For July’s volunteer night, eight of us met up in downtown Vancouver to do some summer outreach in the sunshine. Armed with our Eating the Planet and Dairy: What you need to know leaflets, our volunteers spread out and began to work their magic.
Almira explaining the realities of animal agriculture.
We started the evening with 1000 leaflets…
Board member Sophie catching commuters.
…and ended with exactly zero!
John hard at work.
Another month, another night with the best volunteers anybody could ask for! A big thank you to Almira, John, Louis, Miriam, and Wilson for coming out!

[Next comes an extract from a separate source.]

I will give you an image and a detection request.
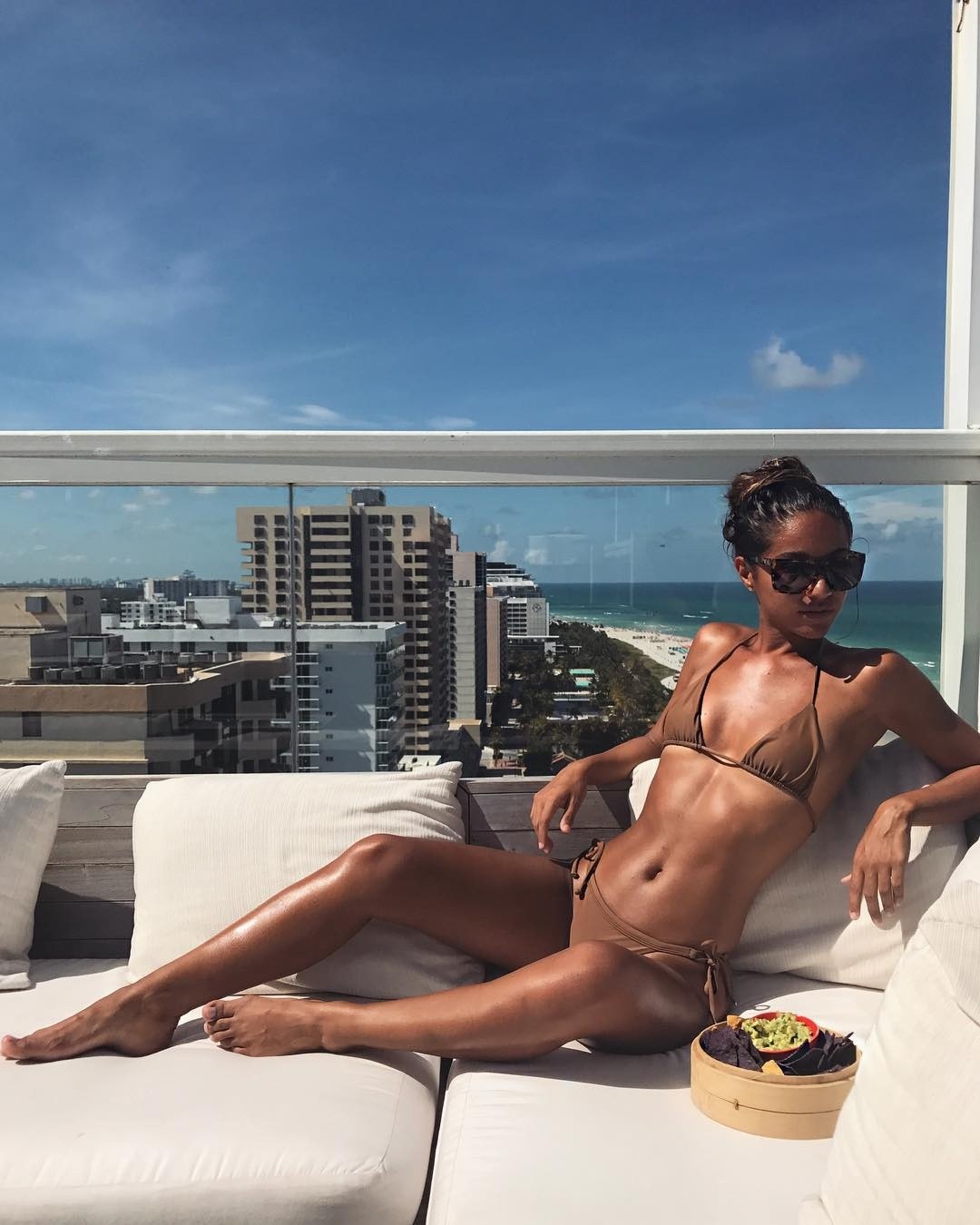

August’s volunteer night has not been scheduled yet, but you can get the most recent updates on what we’re up to by checking out our Events page or by signing up for our Action Alert emails.
The Vancouver City Council declared June 10th, 2013 “Meatless Monday” as part of their Greenest City Initiative, giving us a great opportunity to do some outreach. Many people still aren’t aware that animal agriculture is one leading causes of climate change. While the best way to help the environment–and the animals!–is to go vegan, even reducing one’s consumption of animal products is a step in the right direction. And in a country where the majority of people still eat meat twice or even three times a day, one meatless day a week can make a difference.
While most of the city was in favour of the initiative (or in the very least, not opposed to it) a few angry voices came forward to make a fuss. So please take a moment to write a quick note of thanks to the Mayor and City Council (Mayorandcouncil@vancouver.ca) for making Vancouver the first Canadian city to have an official Meatless Monday–and hopefully it will happen again next year!
Onto the leafleting:
Way to go, Brad!
Twelve of us met at Granville and Georgia that afternoon and then spread out around the downtown area with our environmental leaflets, “Eating the Planet”.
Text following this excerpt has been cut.